**Data provided:**
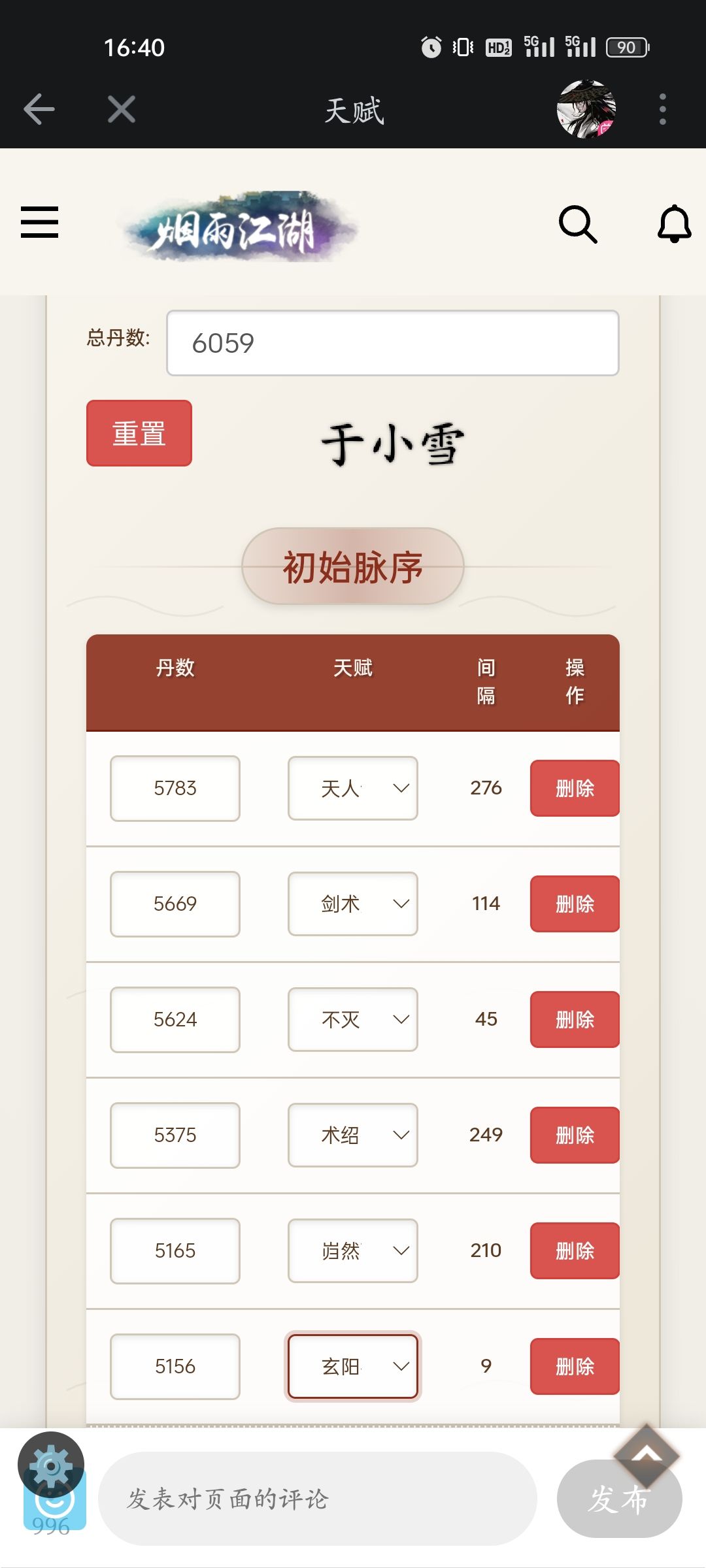 求助大佬，哪个能洗啊 2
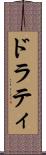 ドラティ Scroll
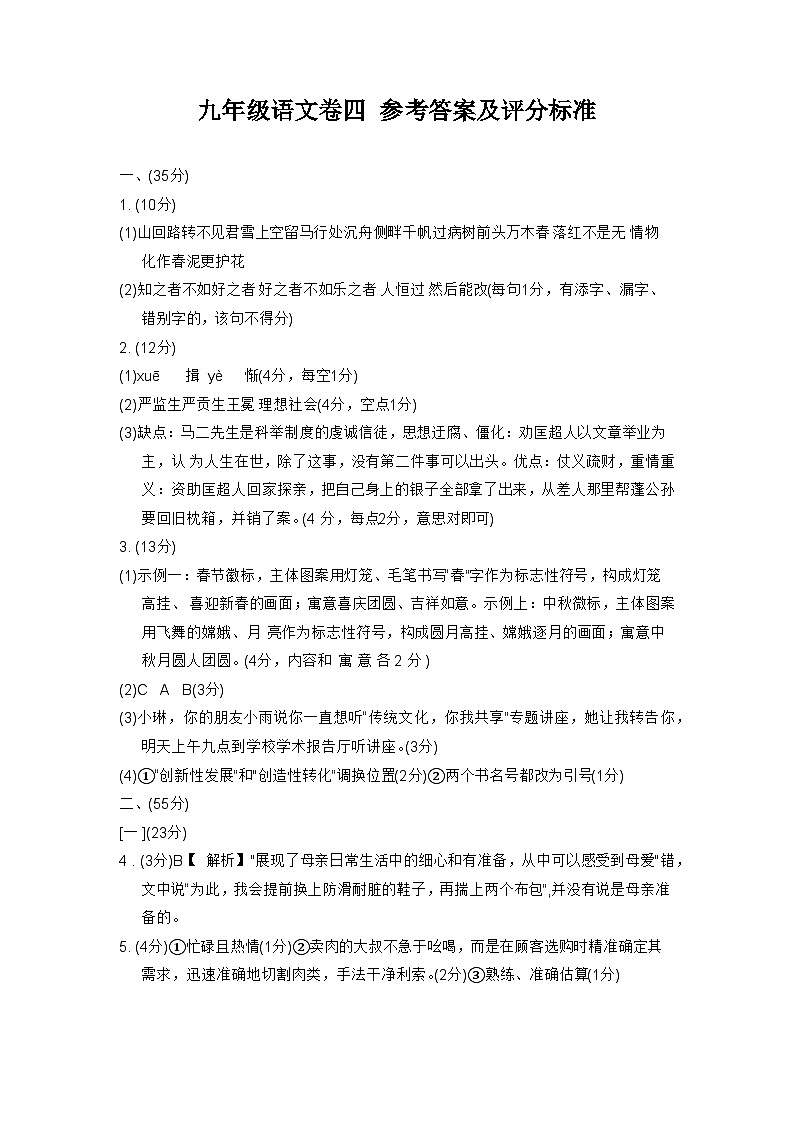 2024-2025学年九年级上学期1月期末语文参考答案及评分标准第1页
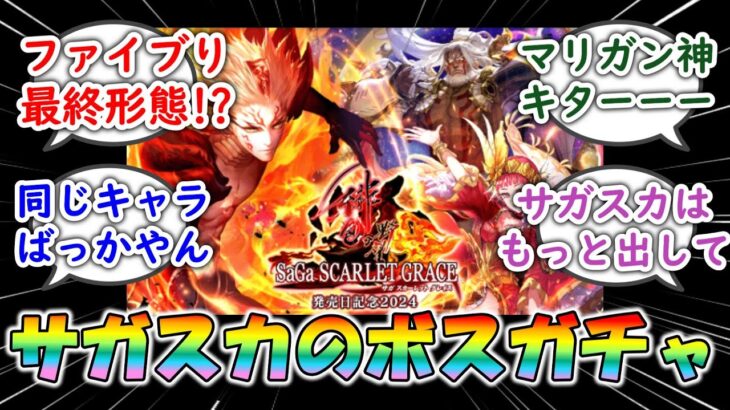 【ロマサガRS】またヴァッハ神!? マリガン神が初登場!! ファイアブリンガー最終形態も サガスカーレットグレイス 緋色の野望発売日記念2024 ロマンシングサガリユニバース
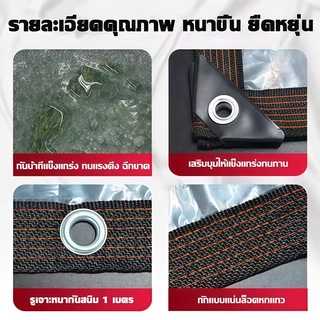 พลาสติก PVC ใส กันน้ำ 100% พลาสติกใส ผ้าใบใส กันแดด กันฝน ใช้กลางแจ้ง ระเบียง บ้าน สวน โรงรถ ร้านค้า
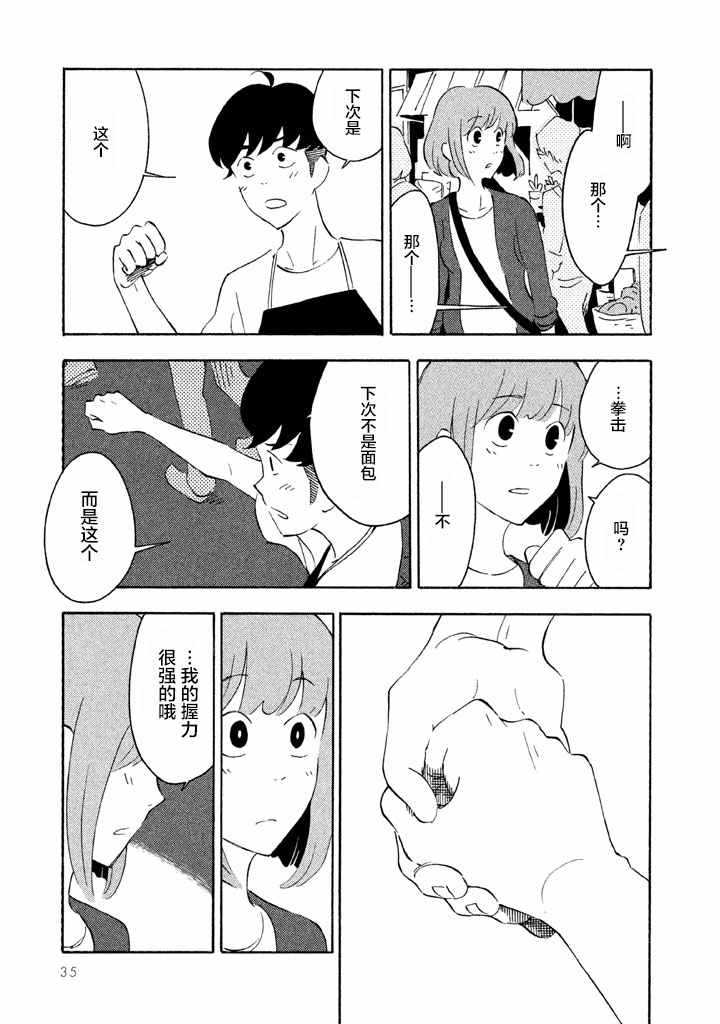 《春与盆暗》漫画 001话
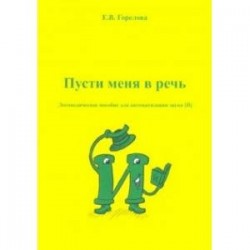 Пусти меня в речь. Логопедическое пособие для автоматизации звука [Й]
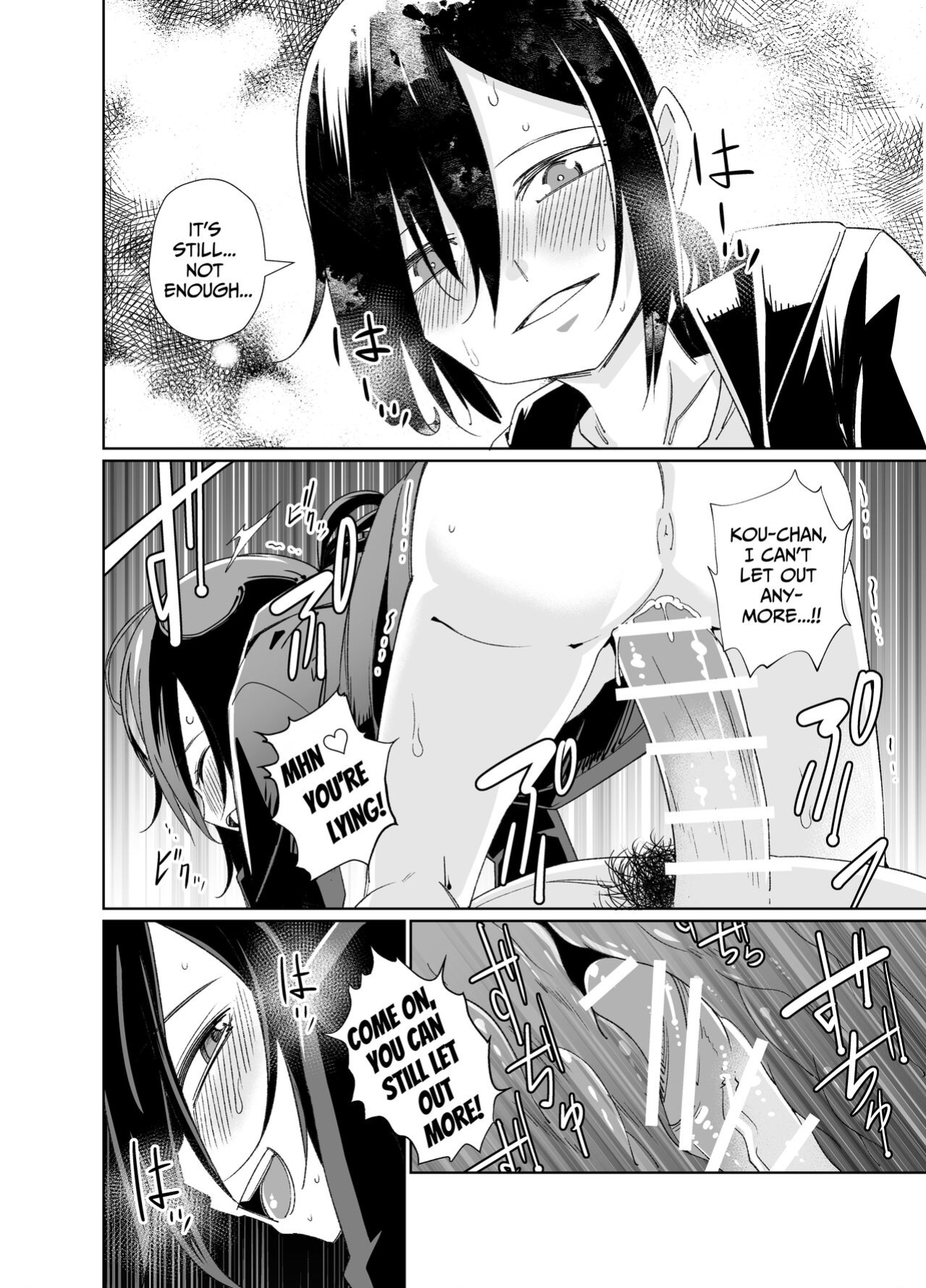 [Tomuraya (Tomura Suisen)] Namaiki Boyish Shoujo ni Hatsujou Appli o Tsukattara...... | When I Used A Lust Inducing App On A Cocky Boyish Girl... [Penguin Piper]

**How to complete this task:**
Output the records exactly. Drop the images.

**Task solution:**
 求助大佬，哪个能洗啊 2
 ドラティ Scroll
 2024-2025学年九年级上学期1月期末语文参考答案及评分标准第1页
 【ロマサガRS】またヴァッハ神!? マリガン神が初登場!! ファイアブリンガー最終形態も サガスカーレットグレイス 緋色の野望発売日記念2024 ロマンシングサガリユニバース
 พลาสติก PVC ใส กันน้ำ 100% พลาสติกใส ผ้าใบใส กันแดด กันฝน ใช้กลางแจ้ง ระเบียง บ้าน สวน โรงรถ ร้านค้า
 《春与盆暗》漫画 001话
 Пусти меня в речь. Логопедическое пособие для автоматизации звука [Й]
 [Tomuraya (Tomura Suisen)] Namaiki Boyish Shoujo ni Hatsujou Appli o Tsukattara...... | When I Used A Lust Inducing App On A Cocky Boyish Girl... [Penguin Piper]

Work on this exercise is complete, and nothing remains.